Cymbals②Hour and Hour、Highway Star,Speed Star





 Hour and Hour

 歌詞

 ・ちょっと順番を変えるが、
 ①現場系
 ②その場から逃げる系
 ③なんとかしたい系
 ということに変更で。①②を入れ替えた。


 ・この曲は前も紹介したがいろいろとおかしい。パーティーにしてはフライドチキンが飛び交うし、チェリーパイは黒焦げ。一見すると一体何をやっとるんだ(笑)となりそうだが、それをおもしろおかしい流れの中でさらっと流しているというのがこの曲の特色。そして既にお客さんがきているはずなのに最後に「あいつまで来た」、つまり招かれざる客がやってきた。単純にめちゃくちゃだと言い切れないところにある違和感がこの曲の最大の特色になっている。
 ついでに「金曜日」が出ているが、これは他の曲にも大きく関わってくるキーワードだと思われる。こういうキーワードに関しては、Cymbalsの歌詞一覧を例えば何かに張り付けて回数で検索かけてみたりすれば一目瞭然ではっきりわかるものがあると思うが、それをしなくても「金曜日」という言葉は明らかに多い。
 何かが起きている、そして何かが起きるとすれば金曜日だということを示唆しているということだろう。普通に聞けばなんかメチャクチャだなという(笑)な一曲だが、「背景」を考えると重大なヒントをいくつか散りばめてある、それもここまではっきりと言及している曲も他にないので貴重な一興だと言えるだろう。
 ついでだが、Hour and Hourは「あわわわわ」とか「あわあわあわ」というニュアンスを言いたいっていうのもありそう。

 ・厳密には現場系は今のところこれしかない。
 ただ他のものとくっつけてその間、中間的な立ち位置としてのものであるとか、あるいはHour and Hourを中心としたその周囲という構造で物語れるだろうというものが幾つかある。

 Highway Star, Speed Star 

 歌詞
 これは明らかに②のその場から逃げる系の曲なんだが、中には現場系なニュアンスが多少ある貴重な曲。
 「狂いもなく 仕掛けられた夜
 フル・ボリューム さあ回りだす」
 何者かはわからないが、仕掛けられていると。そしてフルボリュームで何かの音楽を流しているらしい。音楽系の何かがある。

 「ダッシュボードの奥 投げ込んだモーゼル」
 モーゼルってのはドイツ製自動拳銃であると。まあでも銃を性的な表現の隠語で扱うなんてのは良くある話なのでは。本音はそうなんだけど、実際は隠されているので表面上は出てきていないと。

 「二人乗せて走り出す 夜の共犯者」
 つまりこれはどうも逃げているのが複数人らしいぞと。二人プラス「共犯者」がいて、時間を合わせて見計らって逃亡する。そしてそれは成功した。だから逃げるのに成功したのはどうも二人なんじゃないかと。

 「計画通り 合図のパーティジョーク
 映画かぶれ 気障な威嚇射撃
 目と目で笑い合う 鳴りだす非常ベル」
 この笑いは空笑いで、実にまずい状況にあった。始めるぞという露骨な合図があり、そしてあまりにも露骨なので二人で笑いあった。和やかな空気を壊さないようにと。

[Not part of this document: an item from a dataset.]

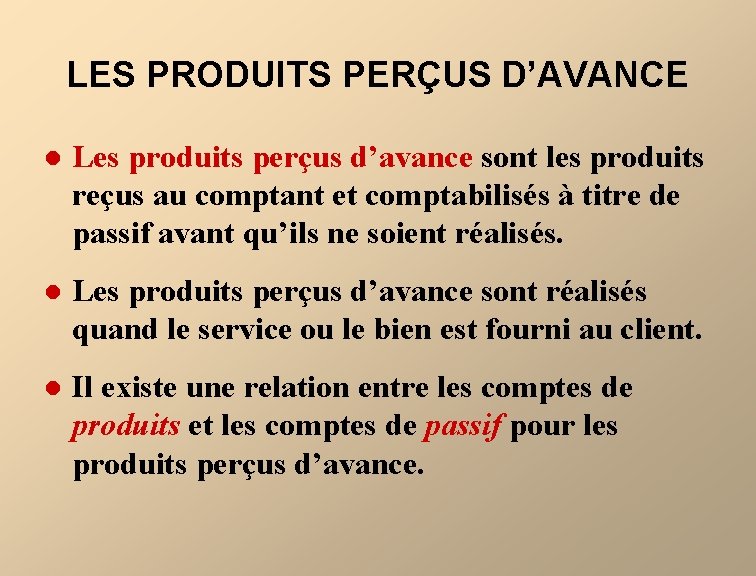 LES PRODUITS PERÇUS D'AVANCE

• Les produits perçus d'avance sont les produits reçus au comptant et comptabilisés à titre de passif avant qu'ils ne soient réalisés.

• Les produits perçus d'avance sont réalisés quand le service ou le bien est fourni au client.

• Il existe une relation entre les comptes de produits et les comptes de passif pour les produits perçus d'avance.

 ・というわけで、これはその場からなんとかうまく逃げだせたということとそれにまつわる安堵感というのをものすごく強く表現しているんだが、そうなると考えられるのは二つ。
 一つは実際にそうやって逃げられたという実体験に基づくものであるということ。ギリギリだったけどなんとか機知を駆使してとっさの機転で逃げられた。その喜び、開放感。
 もう一つは、「今」の時点から過去を見て、その時こうだったら多分もうこのくらい爽快感あふれる状況だったんだろうなあということ。こちらの解釈の場合は助かっていないということになる。もしそうだったらこのくらい爽快感あふれる状態だったろうに!となる。